Pour une étude publiée dans JAMA Dermatologie, le Dr Bellinato et ses collègues ont cherché à savoir si l’exposition à la pollution de l’air était liée aux poussées de psoriasis. “Nous avons analysé rétrospectivement les données cliniques sur les patients atteints de psoriasis en plaques chronique provenant des DME de septembre 2013 à janvier 2020”, explique le Dr Bellinato. « Des concentrations quotidiennes de polluants atmosphériques ont été recueillies dans la vallée du Pô dans la région de Vérone en Italie. Nous avons comparé les concentrations de plusieurs polluants atmosphériques (monoxyde de carbone, dioxyde d’azote, autres oxydes d’azote, benzène, particules grossières [PM] 2,5-10,0 μm de diamètre [PM10] et bon PM [<2.5 μm in diameter, PM2.5]) dans les 60 jours précédant la poussée de psoriasis et les visites de contrôle. »

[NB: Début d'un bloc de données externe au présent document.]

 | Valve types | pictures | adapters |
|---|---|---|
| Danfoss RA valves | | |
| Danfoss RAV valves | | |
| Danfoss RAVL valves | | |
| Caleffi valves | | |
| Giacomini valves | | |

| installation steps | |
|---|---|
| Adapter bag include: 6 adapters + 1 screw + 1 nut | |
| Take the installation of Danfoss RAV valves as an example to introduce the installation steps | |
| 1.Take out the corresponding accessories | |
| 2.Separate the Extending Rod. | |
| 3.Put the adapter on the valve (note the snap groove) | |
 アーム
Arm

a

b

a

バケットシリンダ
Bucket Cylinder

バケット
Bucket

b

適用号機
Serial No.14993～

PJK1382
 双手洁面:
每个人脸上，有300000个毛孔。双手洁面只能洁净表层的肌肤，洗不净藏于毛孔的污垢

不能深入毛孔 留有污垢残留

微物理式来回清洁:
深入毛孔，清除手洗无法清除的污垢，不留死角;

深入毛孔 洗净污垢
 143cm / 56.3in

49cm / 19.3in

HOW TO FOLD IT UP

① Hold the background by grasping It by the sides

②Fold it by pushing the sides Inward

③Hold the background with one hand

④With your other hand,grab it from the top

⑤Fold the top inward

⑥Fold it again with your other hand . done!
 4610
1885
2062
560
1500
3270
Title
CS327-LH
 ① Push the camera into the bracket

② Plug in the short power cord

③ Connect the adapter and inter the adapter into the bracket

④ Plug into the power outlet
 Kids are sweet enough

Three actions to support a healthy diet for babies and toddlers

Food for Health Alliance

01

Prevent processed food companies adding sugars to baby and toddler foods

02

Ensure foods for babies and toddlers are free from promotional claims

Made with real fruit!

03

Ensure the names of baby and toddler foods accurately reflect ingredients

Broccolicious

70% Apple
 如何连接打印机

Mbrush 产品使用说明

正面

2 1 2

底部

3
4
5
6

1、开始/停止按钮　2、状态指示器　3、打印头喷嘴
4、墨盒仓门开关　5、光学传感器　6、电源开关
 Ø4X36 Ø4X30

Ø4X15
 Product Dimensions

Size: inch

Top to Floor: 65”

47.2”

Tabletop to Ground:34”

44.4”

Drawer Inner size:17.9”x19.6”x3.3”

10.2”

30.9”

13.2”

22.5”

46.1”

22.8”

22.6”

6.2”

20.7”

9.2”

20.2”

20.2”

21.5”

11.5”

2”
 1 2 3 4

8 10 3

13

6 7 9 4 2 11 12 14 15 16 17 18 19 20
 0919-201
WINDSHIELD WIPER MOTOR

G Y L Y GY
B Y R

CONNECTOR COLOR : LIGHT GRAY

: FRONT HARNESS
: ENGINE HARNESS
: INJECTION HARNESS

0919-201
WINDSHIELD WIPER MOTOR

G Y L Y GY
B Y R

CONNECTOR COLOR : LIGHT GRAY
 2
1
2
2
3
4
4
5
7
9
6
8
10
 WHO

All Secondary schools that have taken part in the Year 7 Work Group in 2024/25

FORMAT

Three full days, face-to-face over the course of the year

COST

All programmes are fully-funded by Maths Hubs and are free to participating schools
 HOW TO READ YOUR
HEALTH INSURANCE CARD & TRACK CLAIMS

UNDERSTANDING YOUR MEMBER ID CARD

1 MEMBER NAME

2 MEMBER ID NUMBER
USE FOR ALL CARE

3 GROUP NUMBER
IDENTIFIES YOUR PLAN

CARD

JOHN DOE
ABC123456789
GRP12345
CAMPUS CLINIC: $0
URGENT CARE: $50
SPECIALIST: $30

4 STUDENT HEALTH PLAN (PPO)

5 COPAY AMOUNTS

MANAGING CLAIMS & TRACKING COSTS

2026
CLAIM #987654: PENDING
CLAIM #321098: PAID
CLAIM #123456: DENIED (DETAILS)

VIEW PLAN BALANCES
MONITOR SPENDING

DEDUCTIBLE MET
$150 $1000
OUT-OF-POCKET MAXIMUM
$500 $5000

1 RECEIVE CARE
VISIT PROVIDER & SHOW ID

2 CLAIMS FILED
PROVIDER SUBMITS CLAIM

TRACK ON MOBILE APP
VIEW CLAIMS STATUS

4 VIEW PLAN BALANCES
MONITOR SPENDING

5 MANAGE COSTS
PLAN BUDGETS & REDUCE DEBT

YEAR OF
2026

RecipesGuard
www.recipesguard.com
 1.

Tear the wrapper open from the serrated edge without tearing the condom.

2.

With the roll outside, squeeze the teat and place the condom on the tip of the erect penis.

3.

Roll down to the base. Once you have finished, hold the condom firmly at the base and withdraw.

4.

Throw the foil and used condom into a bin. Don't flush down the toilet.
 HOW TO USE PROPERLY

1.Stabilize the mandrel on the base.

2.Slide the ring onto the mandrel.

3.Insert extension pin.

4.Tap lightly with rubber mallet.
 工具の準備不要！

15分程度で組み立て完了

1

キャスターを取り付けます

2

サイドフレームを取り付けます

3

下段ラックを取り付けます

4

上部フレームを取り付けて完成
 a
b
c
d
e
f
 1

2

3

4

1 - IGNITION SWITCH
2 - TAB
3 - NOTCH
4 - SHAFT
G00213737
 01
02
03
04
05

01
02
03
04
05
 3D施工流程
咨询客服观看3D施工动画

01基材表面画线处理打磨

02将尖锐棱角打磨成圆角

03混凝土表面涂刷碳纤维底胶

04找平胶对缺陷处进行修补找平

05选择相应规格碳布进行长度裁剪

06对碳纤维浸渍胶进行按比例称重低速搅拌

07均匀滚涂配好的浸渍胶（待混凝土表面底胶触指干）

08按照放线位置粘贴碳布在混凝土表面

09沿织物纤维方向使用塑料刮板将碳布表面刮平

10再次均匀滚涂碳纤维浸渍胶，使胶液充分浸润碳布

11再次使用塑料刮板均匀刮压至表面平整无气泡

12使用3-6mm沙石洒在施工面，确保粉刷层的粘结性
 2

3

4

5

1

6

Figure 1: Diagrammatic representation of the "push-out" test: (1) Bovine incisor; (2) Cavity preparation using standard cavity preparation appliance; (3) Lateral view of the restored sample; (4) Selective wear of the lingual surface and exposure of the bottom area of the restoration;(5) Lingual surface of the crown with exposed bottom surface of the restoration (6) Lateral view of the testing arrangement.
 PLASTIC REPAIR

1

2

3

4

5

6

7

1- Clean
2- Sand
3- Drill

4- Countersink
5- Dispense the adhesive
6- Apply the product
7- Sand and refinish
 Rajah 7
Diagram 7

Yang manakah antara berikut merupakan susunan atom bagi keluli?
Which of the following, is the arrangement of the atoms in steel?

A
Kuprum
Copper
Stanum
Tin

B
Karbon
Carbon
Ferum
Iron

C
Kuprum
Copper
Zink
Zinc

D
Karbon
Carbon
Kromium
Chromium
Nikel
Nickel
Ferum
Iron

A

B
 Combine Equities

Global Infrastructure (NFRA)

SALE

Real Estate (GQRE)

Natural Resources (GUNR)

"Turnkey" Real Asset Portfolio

Concentrations de polluants considérablement plus élevées avant les torches

De plus, les chercheurs ont mené des analyses de cas croisés et transversales. “Pour l’analyse de cas croisés, nous avons inclus des patients qui ont eu au moins une poussée de psoriasis, définie comme une augmentation de l’indice PASI (Psoriasis Area and Severity Index) de 5 ou plus entre deux évaluations consécutives dans les 3-4 mois”, explique le Dr Bellinato. . Les données sur 957 patients atteints de psoriasis avec 4 398 visites de suivi ont été analysées. Plus de 15 000 mesures ont été prises des concentrations de pollution atmosphérique.

L’équipe de l’étude a découvert que l’exposition à la pollution de l’air était corrélée à une plus grande exacerbation du psoriasis. “Nous avons constaté que les concentrations de tous les polluants atmosphériques d’intérêt étaient significativement plus élevées dans les 60 jours précédant les poussées de psoriasis par rapport aux visites de contrôle”, explique le Dr Bellinato. « Dans l’analyse transversale, l’exposition à des PM10 moyennes supérieures à 20 μg/m3 et PM moyen2.5 supérieure à 15 μg/m3 dans les 60 jours précédant l’évaluation étaient associés à un risque plus élevé d’avoir un score PASI supérieur à 5 (Chiffre).” Fait intéressant, ajoute-t-il, les chercheurs ont observé que ce risque était élevé même à des seuils d’exposition considérés comme sûrs.

D’autres cohortes de psoriasis doivent être étudiées

La clé de l’enquête, note le Dr Bellinato, était le rôle des facteurs exogènes dans l’exacerbation du psoriasis, en particulier dans les zones polluées. “La question de savoir si l’évitement des déclencheurs exogènes (c’est-à-dire le déplacement vers des zones non polluées) pourrait améliorer les poussées de psoriasis est un futur sujet d’intérêt”, dit-il.

En discutant des limites de l’étude, le Dr Bellinato explique que les chercheurs n’avaient pas accès aux informations sur la pollution intérieure, les habitudes tabagiques des participants ou si les patients avaient des comorbidités respiratoires. De plus, l’étude a été menée dans une zone très polluée et, par conséquent, les résultats peuvent ne pas s’appliquer à d’autres cohortes de psoriasis. “D’autres études sont nécessaires pour confirmer si nos résultats sont généralisables à d’autres populations et pour mieux comprendre les mécanismes par lesquels la pollution de l’air peut affecter l’activité de la maladie du psoriasis”, ajoute-t-il.